DIRECTIONS - Going down the data below, set down exactly the line with "genus: Mitu" and each line after it through the line with "A: Salvins curassow"; no other lines.

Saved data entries
____________________
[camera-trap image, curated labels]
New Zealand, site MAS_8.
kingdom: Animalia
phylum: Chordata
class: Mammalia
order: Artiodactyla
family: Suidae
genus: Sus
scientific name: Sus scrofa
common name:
____________________
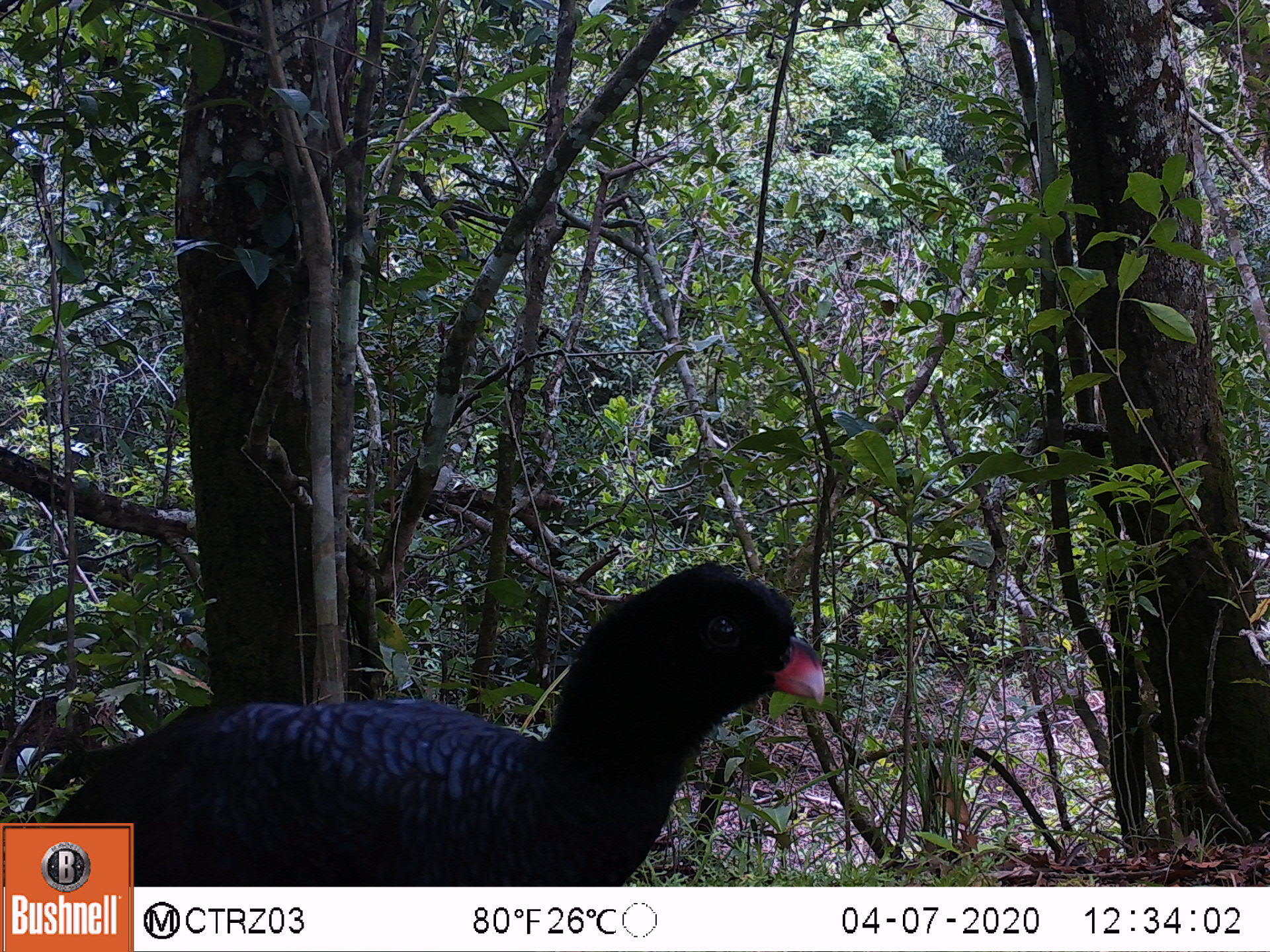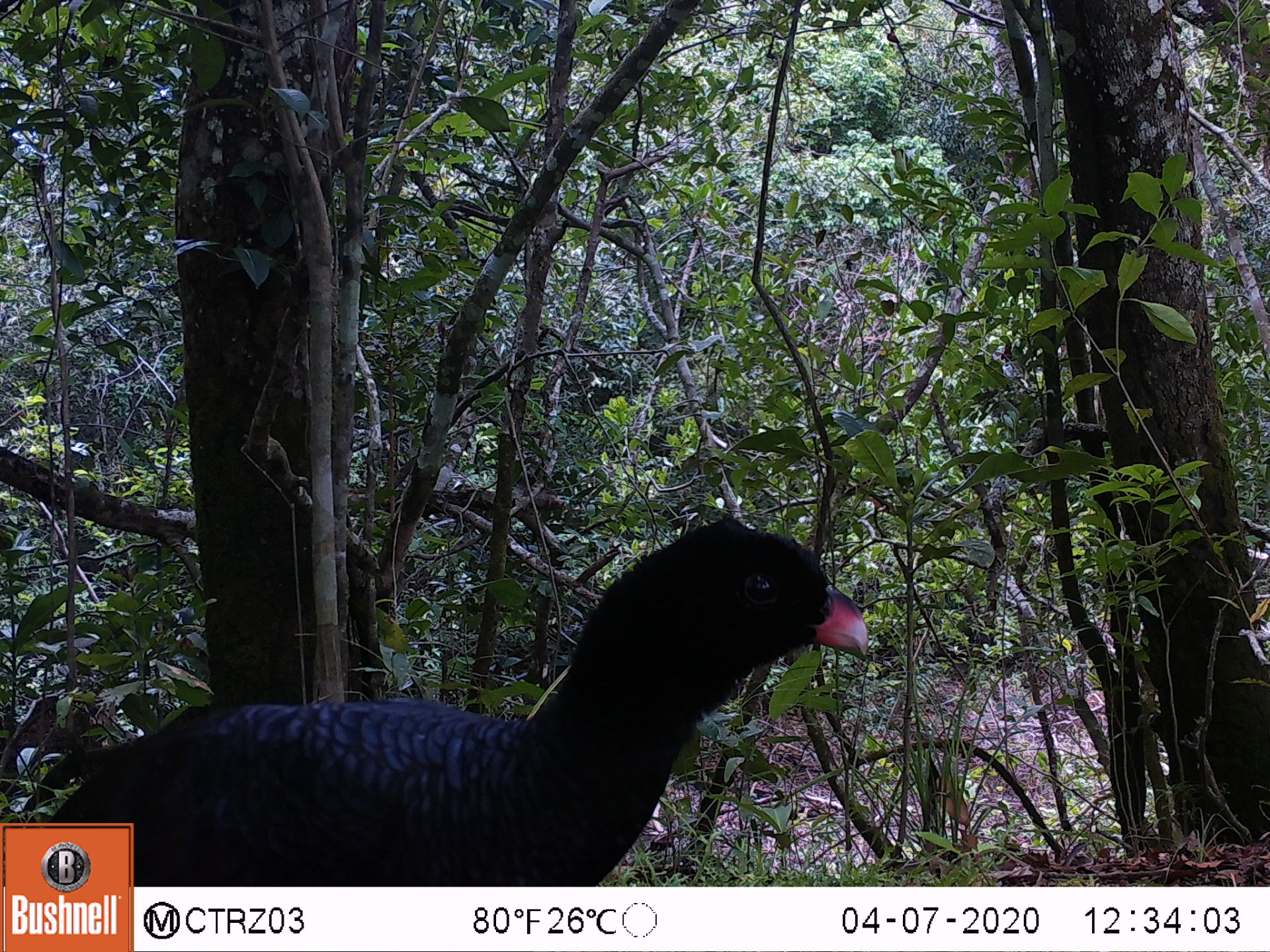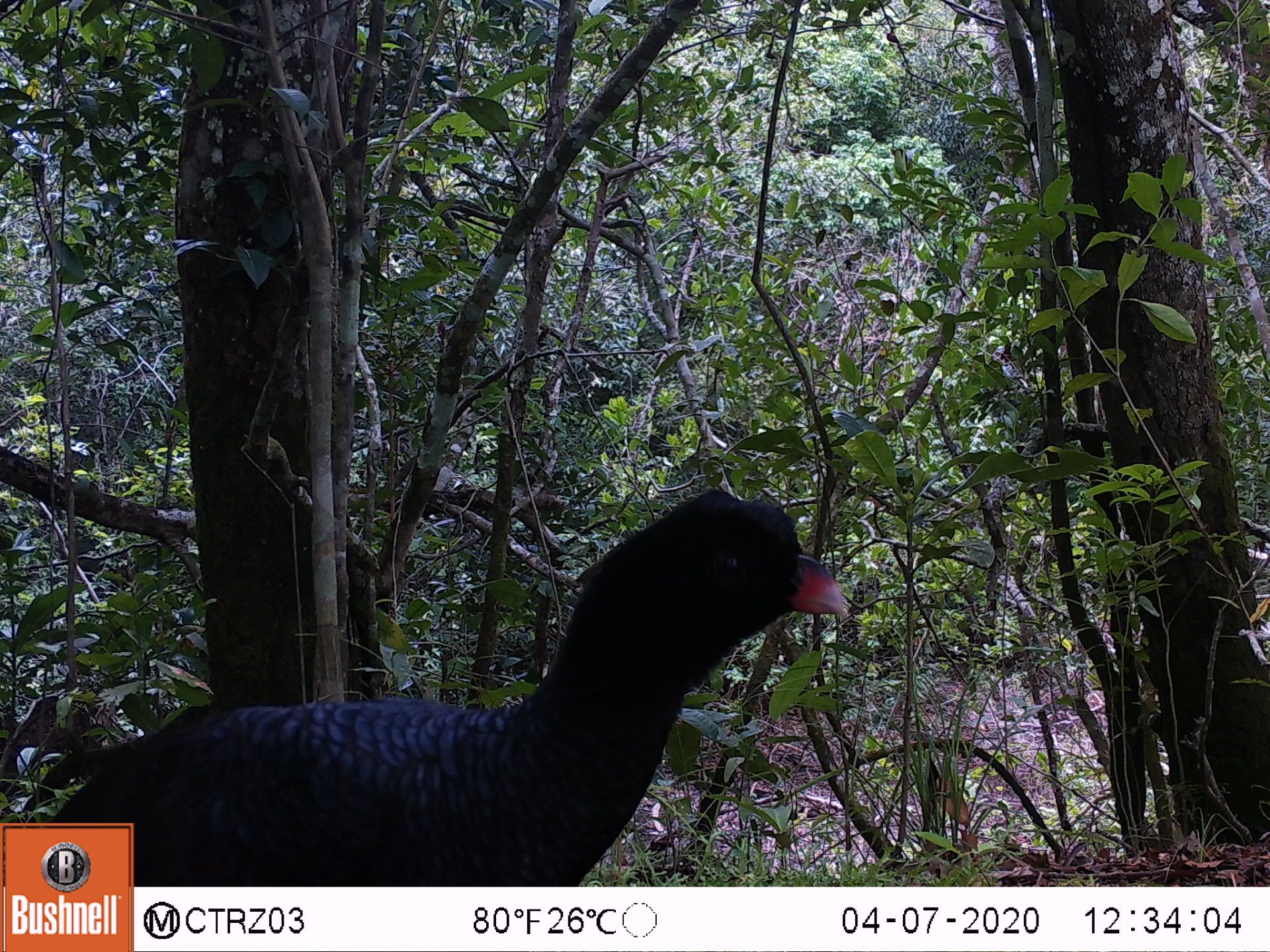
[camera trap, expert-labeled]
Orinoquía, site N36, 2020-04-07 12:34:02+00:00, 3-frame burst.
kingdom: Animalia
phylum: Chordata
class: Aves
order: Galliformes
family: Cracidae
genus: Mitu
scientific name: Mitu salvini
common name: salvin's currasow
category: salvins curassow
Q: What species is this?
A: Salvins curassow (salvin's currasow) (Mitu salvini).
____________________
REPLY -
genus: Mitu
scientific name: Mitu salvini
common name: salvin's currasow
category: salvins curassow
Q: What species is this?
A: Salvins curassow (salvin's currasow) (Mitu salvini).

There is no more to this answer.